**やること**
- A) 脳卒中のリハビリについての本文から、「1,麻痺側をみた上で、全身をみる」で始まり「化した評価や介入が必要です。」までの部分をそのまま抜き出す。
- B) 脳卒中のリハビリについての本文で、全身を使う動作や、それぞれに特化した評価と介入が必要な行為として挙げられているものを、すべて書き出す。
- C) 脳卒中のリハビリについての本文によると、片麻痺で動かない・感じない原因はどこにあるはずだとされているか。

**本文**
╭──
1,麻痺側をみた上で、全身をみる
脳卒中の多くは、左右にわかれている脳の一側のみを損傷します。「右」被殻出血、「左」中大脳動脈の梗塞と言った具合です。その為、後遺症の運動麻痺や感覚麻痺の症状が現れるのは、身体の右側か左側の一側だけです。
よってリハビリでは、症状の現れている【麻痺側】をみていくことになります。麻痺側がどれくらい動くのか?感じにくさはないか?などの評価から始まり、動かす練習や感じられるようになるための介入に至るまで、麻痺側へのリハビリがメインになっていきます。
一方で、起き上がりや立ち上がりなどの基本動作は、全身を使用する動作なため、リハビリでは麻痺側だけをみていても足りません。特に、左右の下肢を交互に前に振り出す歩行や、両手を同時に使用する行為は、それぞれに特化した評価や介入が必要です。
2,片麻痺は脳の疾患
多くの片麻痺患者さんが、動かない・感じない症状が見られています。そのため、【身体に問題がある】と考えがちですが、脳卒中は脳の疾患であり、動かない・感じない原因は身体ではなく「脳にある」はずです。話せない・無視してしまうなどの高次脳機能障害は脳との関係性がイメージしやすいのですが、運動障害や感覚障害は簡単ではありません。
╰──
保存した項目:
╭──
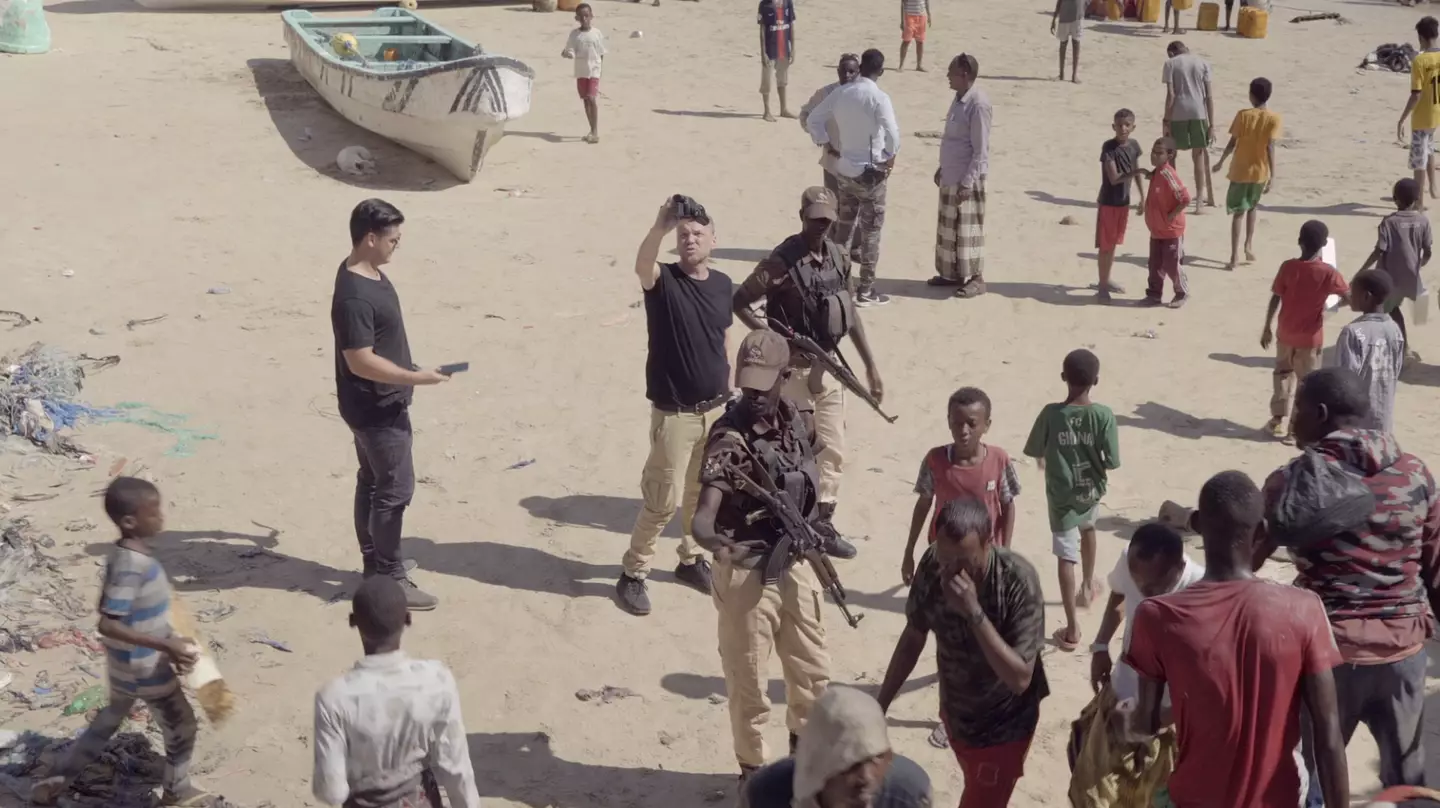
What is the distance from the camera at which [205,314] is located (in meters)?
10.6

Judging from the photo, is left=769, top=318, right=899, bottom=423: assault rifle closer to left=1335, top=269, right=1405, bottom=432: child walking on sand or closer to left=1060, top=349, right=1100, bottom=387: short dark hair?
left=1060, top=349, right=1100, bottom=387: short dark hair

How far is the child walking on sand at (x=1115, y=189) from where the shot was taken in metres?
11.1

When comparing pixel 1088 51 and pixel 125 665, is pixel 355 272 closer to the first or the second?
pixel 125 665

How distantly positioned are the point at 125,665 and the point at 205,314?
6349mm

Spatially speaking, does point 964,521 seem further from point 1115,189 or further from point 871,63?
point 1115,189

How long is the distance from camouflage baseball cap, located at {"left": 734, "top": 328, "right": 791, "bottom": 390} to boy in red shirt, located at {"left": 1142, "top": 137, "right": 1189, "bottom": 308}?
6792 millimetres

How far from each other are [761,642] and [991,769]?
41.6 inches

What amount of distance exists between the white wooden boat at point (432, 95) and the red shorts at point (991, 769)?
34.9ft

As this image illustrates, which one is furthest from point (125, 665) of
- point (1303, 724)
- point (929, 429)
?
point (929, 429)

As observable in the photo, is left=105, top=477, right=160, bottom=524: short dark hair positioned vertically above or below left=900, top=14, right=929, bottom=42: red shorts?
below

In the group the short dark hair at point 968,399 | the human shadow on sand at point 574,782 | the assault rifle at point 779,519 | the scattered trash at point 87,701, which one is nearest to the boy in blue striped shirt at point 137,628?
the scattered trash at point 87,701

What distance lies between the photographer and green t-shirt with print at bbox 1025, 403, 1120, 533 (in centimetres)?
605

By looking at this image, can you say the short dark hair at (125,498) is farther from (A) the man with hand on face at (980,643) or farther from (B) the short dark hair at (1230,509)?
(B) the short dark hair at (1230,509)

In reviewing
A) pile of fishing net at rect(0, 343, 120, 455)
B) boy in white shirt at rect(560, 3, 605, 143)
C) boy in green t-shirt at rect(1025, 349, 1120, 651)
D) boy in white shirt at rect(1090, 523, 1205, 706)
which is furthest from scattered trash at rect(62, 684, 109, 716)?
boy in white shirt at rect(560, 3, 605, 143)
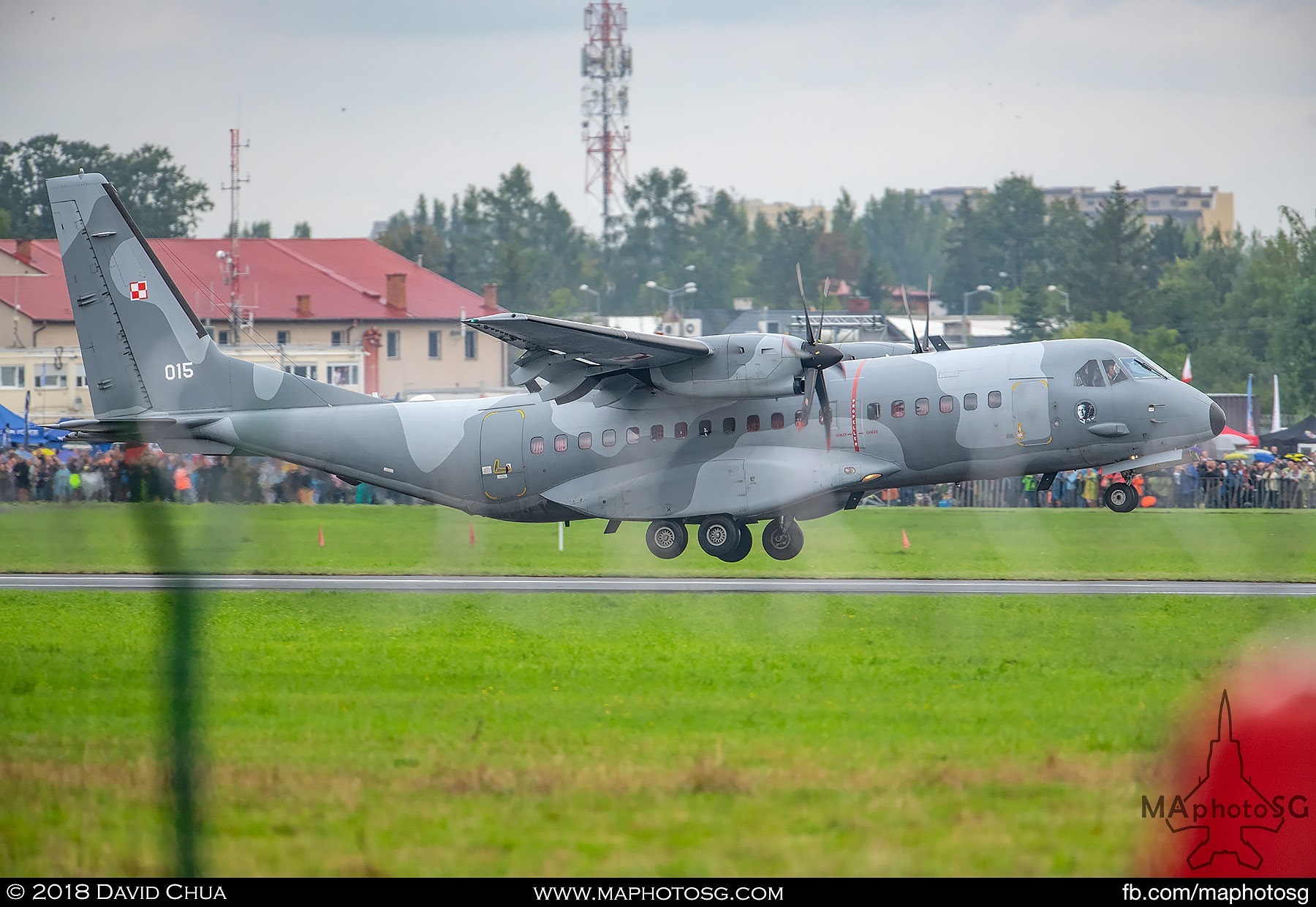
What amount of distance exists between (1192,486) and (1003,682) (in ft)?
102

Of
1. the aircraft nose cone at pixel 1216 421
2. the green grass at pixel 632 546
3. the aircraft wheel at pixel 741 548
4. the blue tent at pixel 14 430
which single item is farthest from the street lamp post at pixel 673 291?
the aircraft nose cone at pixel 1216 421

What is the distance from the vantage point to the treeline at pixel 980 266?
55.5 meters

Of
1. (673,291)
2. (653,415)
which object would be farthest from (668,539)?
(673,291)

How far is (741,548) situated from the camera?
27562mm

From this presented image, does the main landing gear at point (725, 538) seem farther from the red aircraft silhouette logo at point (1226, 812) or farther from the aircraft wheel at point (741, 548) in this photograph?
the red aircraft silhouette logo at point (1226, 812)

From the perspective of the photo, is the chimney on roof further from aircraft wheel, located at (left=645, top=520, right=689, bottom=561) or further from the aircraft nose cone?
the aircraft nose cone

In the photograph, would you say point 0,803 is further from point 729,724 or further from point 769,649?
point 769,649

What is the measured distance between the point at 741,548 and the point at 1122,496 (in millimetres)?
7544

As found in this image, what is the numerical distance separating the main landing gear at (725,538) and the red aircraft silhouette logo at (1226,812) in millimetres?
16099

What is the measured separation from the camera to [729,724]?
1415 centimetres

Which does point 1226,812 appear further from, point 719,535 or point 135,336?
point 135,336

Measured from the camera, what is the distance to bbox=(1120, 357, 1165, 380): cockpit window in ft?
83.5

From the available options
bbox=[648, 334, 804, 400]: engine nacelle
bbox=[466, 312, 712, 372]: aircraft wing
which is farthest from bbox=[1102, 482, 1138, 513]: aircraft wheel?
bbox=[466, 312, 712, 372]: aircraft wing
╰──
**番号別の答え**
- A)
1,麻痺側をみた上で、全身をみる
脳卒中の多くは、左右にわかれている脳の一側のみを損傷します。「右」被殻出血、「左」中大脳動脈の梗塞と言った具合です。その為、後遺症の運動麻痺や感覚麻痺の症状が現れるのは、身体の右側か左側の一側だけです。
よってリハビリでは、症状の現れている【麻痺側】をみていくことになります。麻痺側がどれくらい動くのか?感じにくさはないか?などの評価から始まり、動かす練習や感じられるようになるための介入に至るまで、麻痺側へのリハビリがメインになっていきます。
一方で、起き上がりや立ち上がりなどの基本動作は、全身を使用する動作なため、リハビリでは麻痺側だけをみていても足りません。特に、左右の下肢を交互に前に振り出す歩行や、両手を同時に使用する行為は、それぞれに特化した評価や介入が必要です。

- B) 起き上がり、立ち上がり、歩行、両手を同時に使用する行為

- C) 身体ではなく、脳にあるはずだとされている。